→ **Extracted text**
********
Valentines Day







London Times Asked Their Writers What They Thought of Valentines Day



AA Gill

Nothing fills the truly romantic soul with cock-blocking dread like Valentine's Day - the saint, by the way, who was martyred for performing weddings for soldiers. It is an oxymoronic day that does exactly the opposite of what it promises. It makes adolescent girls miserable with disappointment and self-conscious with anticipation. It makes shy boys catatonic and cocky ones grope-meisters of entitlement. Restaurants charge premiums, the world smells of champagne breath and you're pestered by gypsies selling hothouse roses from Kenya that cost twice as much as the wages of the people who pick them. It is a day of performance anxiety, promoting an agony of plucking, waxing, clenching and bunion-stuffing, and everything that isn't cynically mercantile is breathtakingly kitsch. It is the day when good taste goes to bed alone and pulls the duvet over its head.

Valentine's Day is the opposite of romantic: it's either a dull, grey pitch for matching bra and knicker sets or an apology for being a selfish, thoughtless, lazy, farting oaf for the other 364 days of the year.

Saint Valentine became associated in the Middle Ages with chivalry and courtly love, which epitomises all the things that a single shag day isn't: it's romance as devotion, not seduction; it's commitment, not infatuation; it's often about deferred gratification and heightened expectation; it's a smoulder rather than a twerk.

Romance is not a surprise, it's trust. It's not a helium heart, it's a cup of tea every morning with a smile. When you look back on the romance of your life, Valentine's Day will never feature. No one ever had the best sex of their lives on Valentine's Day, and, if they did, it's because they've got appallingly low expectations.



Naomi Wolf

I believe in romantic love, and I don't think the cliched version of romance is rubbish. It's actually important. We live in an advanced capitalist economy that wants us to act like machines, and romantic love and sexuality are a counterweight to this materialistic, commodified world. It gives us a place to stand where the rest of the world can't dictate to us. Love is a revolutionary force, and what would be the point of life without it?

My father, who is 90 million years old, is a great romantic. He says that love is the greatest risk in life, and it's the only thing worth taking the risk for. So the dance of romance is really important. Bothering to make the people in your life feel special can be a life-changing power and gives us a place to stand outside of these pressures. So, yes, flowers! Yes, dinner! Yes, perfume! But Valentine's is not just the man's responsibility. When I was courting someone, at the beginning of our relationship I pulled out the stops and took him out to dinner somewhere ridiculously old-fashioned, got theatre tickets; it was really over the top, because I wanted to let him know how I felt. He was astonished that a woman had made all these gestures, as it's traditionally the man's role. The point was seduction, and it worked.

The general hetero courtship arrangement leaves men taking all the risks and experiencing all the rejection - that just increases hostility between the sexes. I believe in women taking the risks. I'm making plans to make someone feel good that day.
********
→ **Given information**

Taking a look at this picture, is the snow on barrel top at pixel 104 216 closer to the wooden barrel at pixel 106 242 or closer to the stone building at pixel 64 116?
********
→ **Exercise directions**
Extend the piece on writers' views of Valentine's Day, starting right after its final sentence. The listing above comes from a separate source.

→ **Response**
Jeremy Clarke

I'm 56. All my life, I have agreed with the idea that modern romance is rubbish. Romantic love? Please. All that cheese and chintz nonsense - do me a favour. Then, last summer, in France, I met a Californian, of all the surprising peoples of this earth, and the scales fell from my eyes. Now I get it. What a fool I've been. To spend Valentine's evening under the plane trees in an open-air restaurant in a Provencal village square, the set menu, peacock anenomes in a vase, drinking the local rose, then moving over to a bench beside the fountain, more bottles of rose cooling in the water, talking about anything and everything until we are surprised by the growing light of a new day, then standing up finally and wandering hand in hand is now my idea - sigh - of heaven. Sorry, guys.



Sophie Ward

I blame my mother. And my sister. Both are responsible for my hopeless attachment to Valentine's Day. My mother because she instilled in all her children a sense of occasion and celebration on the slimmest of premises. From neighbours' anniversaries to Lester Piggott's triumphs, a bottle was opened, a costume designed, an ice-cream party delivered. Rare was the day that passed without festivity. The first Valentine's Day I remember, I was three. My parents had a box of oysters, and we all sat on the bed and sang the Beach Boys - God Only Knows. So began my lifelong romance with romance.

My sister shares the blame because, 12 months later, she was born on Valentine's Day, and the twin feelings of joy and jealousy every year - as she smiled under heart-shaped balloons in front of her heart-shaped cake, unwrapping her glittery red presents - established a lasting desire to have my very own Valentine's Day when I grew up. What chance do I have to resist the advances of commercialism when every pink sock or frying pan covers me with a blushing reverie of sentiment and nostalgia?

Now my fiancee is the recipient of my Valentine's intentions, a task she has embraced with some surprise, unused as she is to the potency of cheap music. I have corrupted her with my shop-bought cards and waffles. We are fat with romance. This year we shall celebrate our 18th Valentine's Day together. I will write a bad poem and put a flower on her pillow, and later we will raise a glass and dance in the street and thank our lucky stars that we can.



Charlotte Raven

My mum died on Valentine's Day. The only positive is that I finally had an excuse to be miserable: candlelit dinners with the man I met shortly afterwards were not merely naff, but inappropriate. Also, I can't eat and talk at the same time. How does anyone manage it? Oddly, I have found that I can argue and eat simultaneously. Like chess matches, dinner dates are set up to be adversarial. We're married now, and have done nothing in this cliched romantic register for the past 10 years. Just what my non-cliched, unsentimental mother would have wanted. As an alternative, we pioneered the DIY 'undate'. Undates are what you make them - they should reflect your personality and the timbre of your relationship. The undate should unmake all our presumptions about romance and rekindle the idea of connecting with your beloved and creating new rituals. He's away working this year, and I'm planning to write him a love letter, rather than a meditation. Or a sext.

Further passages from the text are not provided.